## Ziel der Übung
Tippen Sie den Text über Alfter vollständig und ohne jede Änderung ab.

## Text zur Analyse
Mit seinem Engagement ist er nicht allein. In Alfter gibt es 38 Vereine für knapp 9000 Einwohner. "Die Vereinsstruktur ist Wahnsinn", meint Benz. "Man kann hier alles machen."

Mitmischen kann man auch bei einem der örtlichen Feste auf dem Dorfplatz. Er liegt, wie es sich gehört, in der Mitte bei Grundschule, Einkaufszentrum und Bücherei. Gleich gegenüber steht das Schloss aus dem 12. Jahrhundert, das seine heutige Gestalt im 18. Jahrhundert erhielt. Nur einige Meter weiter, am Hertersplatz 13, ist ein pittoreskes Fachwerkhaus aus dem Jahr 1778 zu sehen.

Um das alte Lehmgeflecht sichtbar zu machen, wurde an einer Stelle der Putz aufgerollt. Weiter geht es durch die engen Gassen, die von Fachwerkhäusern gesäumt sind. Die Vergangenheit wird hier lebendig. Ortsvorsteher Werner Jaroch (68) erzählt von früheren Zeiten, als die Anwohner noch Steine an ihre Dürpel, die Türschwelle, legten. Nach Feierabend setzten sie sich darauf und erzählten sich bei einem Bier die Neuigkeiten des Tages. "Dürpel sitzen" wurde dieses Abendritual auch genannt.

Einträge der Sammlung

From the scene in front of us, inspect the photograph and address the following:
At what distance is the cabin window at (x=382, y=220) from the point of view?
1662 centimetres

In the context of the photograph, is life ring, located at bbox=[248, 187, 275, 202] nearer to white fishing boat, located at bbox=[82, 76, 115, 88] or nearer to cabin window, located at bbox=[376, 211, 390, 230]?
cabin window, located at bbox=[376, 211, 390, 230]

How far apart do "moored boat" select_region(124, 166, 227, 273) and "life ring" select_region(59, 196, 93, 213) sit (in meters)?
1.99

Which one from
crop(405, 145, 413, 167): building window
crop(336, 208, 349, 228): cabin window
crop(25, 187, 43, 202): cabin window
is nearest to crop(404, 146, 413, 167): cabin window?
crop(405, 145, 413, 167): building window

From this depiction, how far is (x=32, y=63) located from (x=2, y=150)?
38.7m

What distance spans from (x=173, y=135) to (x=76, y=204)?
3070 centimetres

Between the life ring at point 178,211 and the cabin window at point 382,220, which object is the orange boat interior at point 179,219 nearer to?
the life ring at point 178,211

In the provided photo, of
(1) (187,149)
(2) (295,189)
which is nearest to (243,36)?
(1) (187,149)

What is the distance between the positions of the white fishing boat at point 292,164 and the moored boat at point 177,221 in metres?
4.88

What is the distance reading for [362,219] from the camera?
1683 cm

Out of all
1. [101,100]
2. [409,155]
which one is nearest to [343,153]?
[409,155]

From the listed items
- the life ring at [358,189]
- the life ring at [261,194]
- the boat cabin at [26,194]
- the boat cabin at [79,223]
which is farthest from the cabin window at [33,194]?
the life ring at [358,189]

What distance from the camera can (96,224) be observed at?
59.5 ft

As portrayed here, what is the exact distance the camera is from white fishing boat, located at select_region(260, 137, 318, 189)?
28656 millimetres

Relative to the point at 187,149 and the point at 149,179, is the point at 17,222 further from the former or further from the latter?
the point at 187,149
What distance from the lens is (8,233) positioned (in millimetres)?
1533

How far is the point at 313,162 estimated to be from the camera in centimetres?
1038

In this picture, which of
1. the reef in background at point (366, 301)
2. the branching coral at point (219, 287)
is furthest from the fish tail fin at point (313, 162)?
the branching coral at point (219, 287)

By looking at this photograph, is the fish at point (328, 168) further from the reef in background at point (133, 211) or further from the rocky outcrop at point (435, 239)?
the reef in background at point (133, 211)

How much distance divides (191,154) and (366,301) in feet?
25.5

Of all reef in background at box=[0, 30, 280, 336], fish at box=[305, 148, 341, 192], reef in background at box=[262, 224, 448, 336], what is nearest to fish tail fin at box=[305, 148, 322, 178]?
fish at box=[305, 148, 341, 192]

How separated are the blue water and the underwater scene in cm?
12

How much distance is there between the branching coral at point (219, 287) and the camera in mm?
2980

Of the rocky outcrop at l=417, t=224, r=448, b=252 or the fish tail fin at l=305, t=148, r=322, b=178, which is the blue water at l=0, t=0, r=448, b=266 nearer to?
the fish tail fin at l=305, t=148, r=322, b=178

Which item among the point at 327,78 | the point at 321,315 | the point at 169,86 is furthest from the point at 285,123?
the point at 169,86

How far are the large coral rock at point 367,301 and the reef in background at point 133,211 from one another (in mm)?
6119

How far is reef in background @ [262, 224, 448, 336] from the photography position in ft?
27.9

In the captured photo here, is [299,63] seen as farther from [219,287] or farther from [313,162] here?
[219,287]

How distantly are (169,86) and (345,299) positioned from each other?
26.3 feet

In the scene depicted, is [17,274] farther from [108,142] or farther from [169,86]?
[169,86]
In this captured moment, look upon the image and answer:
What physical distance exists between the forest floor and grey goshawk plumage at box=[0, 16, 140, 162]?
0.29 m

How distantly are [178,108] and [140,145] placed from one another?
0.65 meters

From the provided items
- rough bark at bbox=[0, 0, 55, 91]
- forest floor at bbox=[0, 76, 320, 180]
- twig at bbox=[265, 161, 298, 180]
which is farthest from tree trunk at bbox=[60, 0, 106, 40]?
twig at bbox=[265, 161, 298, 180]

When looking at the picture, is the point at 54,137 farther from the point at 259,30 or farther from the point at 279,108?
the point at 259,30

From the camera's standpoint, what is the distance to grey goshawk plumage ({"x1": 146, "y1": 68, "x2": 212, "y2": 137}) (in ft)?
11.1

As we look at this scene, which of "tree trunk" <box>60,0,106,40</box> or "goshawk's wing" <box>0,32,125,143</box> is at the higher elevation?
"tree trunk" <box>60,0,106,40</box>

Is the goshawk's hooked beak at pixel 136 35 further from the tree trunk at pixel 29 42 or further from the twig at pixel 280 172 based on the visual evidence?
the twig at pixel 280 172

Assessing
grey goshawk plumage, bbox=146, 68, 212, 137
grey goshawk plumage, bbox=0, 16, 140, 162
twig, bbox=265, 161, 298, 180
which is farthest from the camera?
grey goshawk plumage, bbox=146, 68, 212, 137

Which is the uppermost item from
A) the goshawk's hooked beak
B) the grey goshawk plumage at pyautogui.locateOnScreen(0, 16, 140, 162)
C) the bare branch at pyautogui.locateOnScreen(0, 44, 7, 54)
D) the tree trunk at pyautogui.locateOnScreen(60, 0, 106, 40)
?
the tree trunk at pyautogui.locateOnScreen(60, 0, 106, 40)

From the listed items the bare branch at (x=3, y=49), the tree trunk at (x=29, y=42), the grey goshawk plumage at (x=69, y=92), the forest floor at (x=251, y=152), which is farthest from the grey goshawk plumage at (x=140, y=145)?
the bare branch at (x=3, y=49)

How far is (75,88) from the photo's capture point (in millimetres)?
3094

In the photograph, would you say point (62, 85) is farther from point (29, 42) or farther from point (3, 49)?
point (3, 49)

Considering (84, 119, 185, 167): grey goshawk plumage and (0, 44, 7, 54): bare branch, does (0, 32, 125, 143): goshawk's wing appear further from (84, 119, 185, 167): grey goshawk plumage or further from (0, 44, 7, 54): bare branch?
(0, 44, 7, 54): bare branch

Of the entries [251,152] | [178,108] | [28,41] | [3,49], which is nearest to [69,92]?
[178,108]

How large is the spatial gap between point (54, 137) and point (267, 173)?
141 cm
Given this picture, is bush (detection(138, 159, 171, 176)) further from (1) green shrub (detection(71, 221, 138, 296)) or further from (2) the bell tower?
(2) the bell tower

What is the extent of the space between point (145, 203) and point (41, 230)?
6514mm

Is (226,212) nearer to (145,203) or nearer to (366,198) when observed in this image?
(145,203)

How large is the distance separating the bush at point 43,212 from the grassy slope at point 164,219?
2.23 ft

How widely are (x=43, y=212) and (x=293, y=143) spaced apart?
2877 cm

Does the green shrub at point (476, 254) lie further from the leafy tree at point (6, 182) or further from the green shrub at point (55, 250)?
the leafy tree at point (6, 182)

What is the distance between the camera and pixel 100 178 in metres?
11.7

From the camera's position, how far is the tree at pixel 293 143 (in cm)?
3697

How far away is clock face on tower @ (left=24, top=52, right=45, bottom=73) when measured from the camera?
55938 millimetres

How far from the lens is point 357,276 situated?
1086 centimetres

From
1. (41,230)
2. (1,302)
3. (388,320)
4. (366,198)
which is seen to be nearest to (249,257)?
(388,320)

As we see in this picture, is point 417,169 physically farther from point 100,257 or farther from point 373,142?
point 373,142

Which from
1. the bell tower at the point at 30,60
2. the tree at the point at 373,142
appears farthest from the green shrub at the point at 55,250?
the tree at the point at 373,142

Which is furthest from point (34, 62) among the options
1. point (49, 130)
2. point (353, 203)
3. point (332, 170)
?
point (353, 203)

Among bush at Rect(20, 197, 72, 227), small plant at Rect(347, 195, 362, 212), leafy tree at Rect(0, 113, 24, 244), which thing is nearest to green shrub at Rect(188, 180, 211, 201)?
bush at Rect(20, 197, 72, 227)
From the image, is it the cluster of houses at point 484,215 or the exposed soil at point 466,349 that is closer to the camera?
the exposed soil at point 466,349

...

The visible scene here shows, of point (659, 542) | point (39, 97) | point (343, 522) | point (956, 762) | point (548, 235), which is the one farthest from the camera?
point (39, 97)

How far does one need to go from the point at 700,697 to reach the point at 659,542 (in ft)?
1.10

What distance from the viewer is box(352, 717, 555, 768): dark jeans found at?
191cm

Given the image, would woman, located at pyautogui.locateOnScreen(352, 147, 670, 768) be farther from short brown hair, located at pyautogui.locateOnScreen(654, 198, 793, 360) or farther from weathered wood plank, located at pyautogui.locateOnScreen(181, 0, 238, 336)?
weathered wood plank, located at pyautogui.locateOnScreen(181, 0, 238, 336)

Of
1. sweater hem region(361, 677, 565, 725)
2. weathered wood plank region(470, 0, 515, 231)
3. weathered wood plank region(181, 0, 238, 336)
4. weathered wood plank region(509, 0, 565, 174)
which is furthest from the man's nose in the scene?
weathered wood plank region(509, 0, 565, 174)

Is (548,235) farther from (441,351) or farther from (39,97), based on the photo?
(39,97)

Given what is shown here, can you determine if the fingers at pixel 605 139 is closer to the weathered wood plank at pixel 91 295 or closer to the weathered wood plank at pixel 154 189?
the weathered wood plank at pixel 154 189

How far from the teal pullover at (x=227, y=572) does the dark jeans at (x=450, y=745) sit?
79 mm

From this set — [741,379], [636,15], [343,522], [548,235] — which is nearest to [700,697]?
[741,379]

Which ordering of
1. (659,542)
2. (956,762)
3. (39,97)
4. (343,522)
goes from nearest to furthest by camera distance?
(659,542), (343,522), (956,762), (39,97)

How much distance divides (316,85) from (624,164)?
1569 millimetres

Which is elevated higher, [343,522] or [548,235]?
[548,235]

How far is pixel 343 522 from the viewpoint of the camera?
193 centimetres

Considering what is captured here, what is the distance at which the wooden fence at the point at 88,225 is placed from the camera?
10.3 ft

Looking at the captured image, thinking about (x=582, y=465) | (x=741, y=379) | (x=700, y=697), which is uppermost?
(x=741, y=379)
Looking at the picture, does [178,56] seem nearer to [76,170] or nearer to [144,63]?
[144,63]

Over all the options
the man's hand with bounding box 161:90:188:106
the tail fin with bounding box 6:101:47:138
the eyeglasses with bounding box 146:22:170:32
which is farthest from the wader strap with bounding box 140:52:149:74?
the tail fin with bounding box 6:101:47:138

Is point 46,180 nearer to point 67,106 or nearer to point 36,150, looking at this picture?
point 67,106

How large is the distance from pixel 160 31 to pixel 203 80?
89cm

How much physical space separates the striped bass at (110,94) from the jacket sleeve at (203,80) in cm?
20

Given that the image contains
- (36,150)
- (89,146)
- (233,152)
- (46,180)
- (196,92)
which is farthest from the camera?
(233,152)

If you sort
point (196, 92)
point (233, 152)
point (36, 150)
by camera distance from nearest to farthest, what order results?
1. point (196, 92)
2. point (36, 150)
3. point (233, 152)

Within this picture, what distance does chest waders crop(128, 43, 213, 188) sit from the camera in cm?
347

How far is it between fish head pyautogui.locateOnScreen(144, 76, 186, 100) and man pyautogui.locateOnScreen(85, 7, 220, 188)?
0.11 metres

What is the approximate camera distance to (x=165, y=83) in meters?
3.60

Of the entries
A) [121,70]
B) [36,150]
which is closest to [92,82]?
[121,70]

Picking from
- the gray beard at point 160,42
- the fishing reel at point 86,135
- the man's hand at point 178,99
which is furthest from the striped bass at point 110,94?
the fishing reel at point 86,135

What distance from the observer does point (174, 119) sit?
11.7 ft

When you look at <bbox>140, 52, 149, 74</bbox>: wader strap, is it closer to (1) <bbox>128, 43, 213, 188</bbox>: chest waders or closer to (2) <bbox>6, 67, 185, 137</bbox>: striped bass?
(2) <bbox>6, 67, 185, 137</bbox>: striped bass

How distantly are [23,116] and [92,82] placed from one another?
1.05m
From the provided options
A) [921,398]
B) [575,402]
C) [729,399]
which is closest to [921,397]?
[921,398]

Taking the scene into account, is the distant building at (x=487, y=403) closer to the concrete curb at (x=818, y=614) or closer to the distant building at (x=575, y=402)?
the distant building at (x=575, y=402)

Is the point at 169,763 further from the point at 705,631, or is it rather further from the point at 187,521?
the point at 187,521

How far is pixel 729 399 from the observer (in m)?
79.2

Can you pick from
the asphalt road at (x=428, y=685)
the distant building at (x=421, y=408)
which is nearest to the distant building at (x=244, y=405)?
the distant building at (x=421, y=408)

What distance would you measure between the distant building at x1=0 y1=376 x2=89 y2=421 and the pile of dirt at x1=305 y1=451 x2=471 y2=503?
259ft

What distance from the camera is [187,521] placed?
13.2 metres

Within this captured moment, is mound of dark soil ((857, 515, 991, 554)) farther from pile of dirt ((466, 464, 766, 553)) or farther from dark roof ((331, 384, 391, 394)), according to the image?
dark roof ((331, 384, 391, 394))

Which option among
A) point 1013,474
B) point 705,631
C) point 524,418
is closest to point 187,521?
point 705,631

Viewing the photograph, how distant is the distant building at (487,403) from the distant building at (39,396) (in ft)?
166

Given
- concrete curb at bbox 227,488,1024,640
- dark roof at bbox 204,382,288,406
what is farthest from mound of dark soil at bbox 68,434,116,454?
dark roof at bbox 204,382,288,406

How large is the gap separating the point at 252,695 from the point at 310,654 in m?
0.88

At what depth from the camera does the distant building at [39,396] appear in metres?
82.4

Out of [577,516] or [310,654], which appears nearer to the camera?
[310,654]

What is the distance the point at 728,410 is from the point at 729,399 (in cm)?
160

==

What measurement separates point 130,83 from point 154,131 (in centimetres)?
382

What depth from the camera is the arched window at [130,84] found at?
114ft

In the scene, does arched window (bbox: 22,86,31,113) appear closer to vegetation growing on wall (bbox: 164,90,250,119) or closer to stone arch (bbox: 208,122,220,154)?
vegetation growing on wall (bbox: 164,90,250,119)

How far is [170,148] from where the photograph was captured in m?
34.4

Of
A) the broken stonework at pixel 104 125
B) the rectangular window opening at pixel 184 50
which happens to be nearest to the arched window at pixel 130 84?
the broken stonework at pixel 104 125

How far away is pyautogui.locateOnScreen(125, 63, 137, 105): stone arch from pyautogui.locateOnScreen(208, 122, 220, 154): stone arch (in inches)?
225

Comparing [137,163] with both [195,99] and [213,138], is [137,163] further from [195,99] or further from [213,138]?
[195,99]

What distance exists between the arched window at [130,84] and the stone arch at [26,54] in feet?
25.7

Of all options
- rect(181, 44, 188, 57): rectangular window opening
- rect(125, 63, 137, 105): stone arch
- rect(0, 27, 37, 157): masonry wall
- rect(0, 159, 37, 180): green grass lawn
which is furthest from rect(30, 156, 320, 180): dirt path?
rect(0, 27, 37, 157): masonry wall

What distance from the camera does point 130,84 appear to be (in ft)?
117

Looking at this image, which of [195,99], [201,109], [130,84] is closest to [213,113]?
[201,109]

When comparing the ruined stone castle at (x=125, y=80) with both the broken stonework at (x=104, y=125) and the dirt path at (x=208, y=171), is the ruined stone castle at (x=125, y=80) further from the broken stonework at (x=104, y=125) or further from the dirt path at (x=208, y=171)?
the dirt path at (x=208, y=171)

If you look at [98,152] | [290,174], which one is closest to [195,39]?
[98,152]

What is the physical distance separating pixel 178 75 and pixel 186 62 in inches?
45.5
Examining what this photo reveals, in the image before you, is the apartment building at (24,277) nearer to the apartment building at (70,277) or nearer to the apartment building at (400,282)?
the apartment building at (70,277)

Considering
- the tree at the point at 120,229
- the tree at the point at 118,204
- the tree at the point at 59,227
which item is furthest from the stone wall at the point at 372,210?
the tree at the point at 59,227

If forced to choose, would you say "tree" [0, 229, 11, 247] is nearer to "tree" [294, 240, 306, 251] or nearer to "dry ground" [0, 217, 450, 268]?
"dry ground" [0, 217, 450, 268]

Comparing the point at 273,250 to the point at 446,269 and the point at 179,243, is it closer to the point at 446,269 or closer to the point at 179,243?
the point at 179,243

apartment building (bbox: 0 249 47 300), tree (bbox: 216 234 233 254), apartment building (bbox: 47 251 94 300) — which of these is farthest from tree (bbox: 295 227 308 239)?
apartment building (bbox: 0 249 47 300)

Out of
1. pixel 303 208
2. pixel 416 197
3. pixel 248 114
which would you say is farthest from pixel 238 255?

## Antwortfeld
Mit seinem Engagement ist er nicht allein. In Alfter gibt es 38 Vereine für knapp 9000 Einwohner. "Die Vereinsstruktur ist Wahnsinn", meint Benz. "Man kann hier alles machen."

Mitmischen kann man auch bei einem der örtlichen Feste auf dem Dorfplatz. Er liegt, wie es sich gehört, in der Mitte bei Grundschule, Einkaufszentrum und Bücherei. Gleich gegenüber steht das Schloss aus dem 12. Jahrhundert, das seine heutige Gestalt im 18. Jahrhundert erhielt. Nur einige Meter weiter, am Hertersplatz 13, ist ein pittoreskes Fachwerkhaus aus dem Jahr 1778 zu sehen.

Um das alte Lehmgeflecht sichtbar zu machen, wurde an einer Stelle der Putz aufgerollt. Weiter geht es durch die engen Gassen, die von Fachwerkhäusern gesäumt sind. Die Vergangenheit wird hier lebendig. Ortsvorsteher Werner Jaroch (68) erzählt von früheren Zeiten, als die Anwohner noch Steine an ihre Dürpel, die Türschwelle, legten. Nach Feierabend setzten sie sich darauf und erzählten sich bei einem Bier die Neuigkeiten des Tages. "Dürpel sitzen" wurde dieses Abendritual auch genannt.